Harnessing the Expertise of 70,000 Human Editors: Knowledge-Based Feature Generation for Text Categorization

Evgeniy Gabrilovich, Shaul Markovitch; 8(Oct):2297--2345, 2007.


Most existing methods for text categorization employ induction algorithms that use the words appearing in the training documents as features. While they perform well in many categorization tasks, these methods are inherently limited when faced with more complicated tasks where external knowledge is essential. Recently, there have been efforts to augment these basic features with external knowledge, including semi-supervised learning and transfer learning. In this work, we present a new framework for automatic acquisition of world knowledge and methods for incorporating it into the text categorization process. Our approach enhances machine learning algorithms with features generated from domain-specific and common-sense knowledge. This knowledge is represented by ontologies that contain hundreds of thousands of concepts, further enriched through controlled Web crawling. Prior to text categorization, a feature generator analyzes the documents and maps them onto appropriate ontology concepts that augment the bag of words used in simple supervised learning.
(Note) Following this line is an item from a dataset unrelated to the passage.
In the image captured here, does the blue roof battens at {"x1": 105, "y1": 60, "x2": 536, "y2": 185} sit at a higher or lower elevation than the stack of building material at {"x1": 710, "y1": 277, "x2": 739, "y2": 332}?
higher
Feature generation is accomplished through contextual analysis of document text, thus implicitly performing word sense disambiguation. Coupled with the ability to generalize concepts using the ontology, this approach addresses two significant problems in natural language processing---synonymy and polysemy. Categorizing documents with the aid of knowledge-based features leverages information that cannot be deduced from the training documents alone. We applied our methodology using the Open Directory Project, the largest existing Web directory built by over 70,000 human editors. Experimental results over a range of data sets confirm improved performance compared to the bag of words document representation.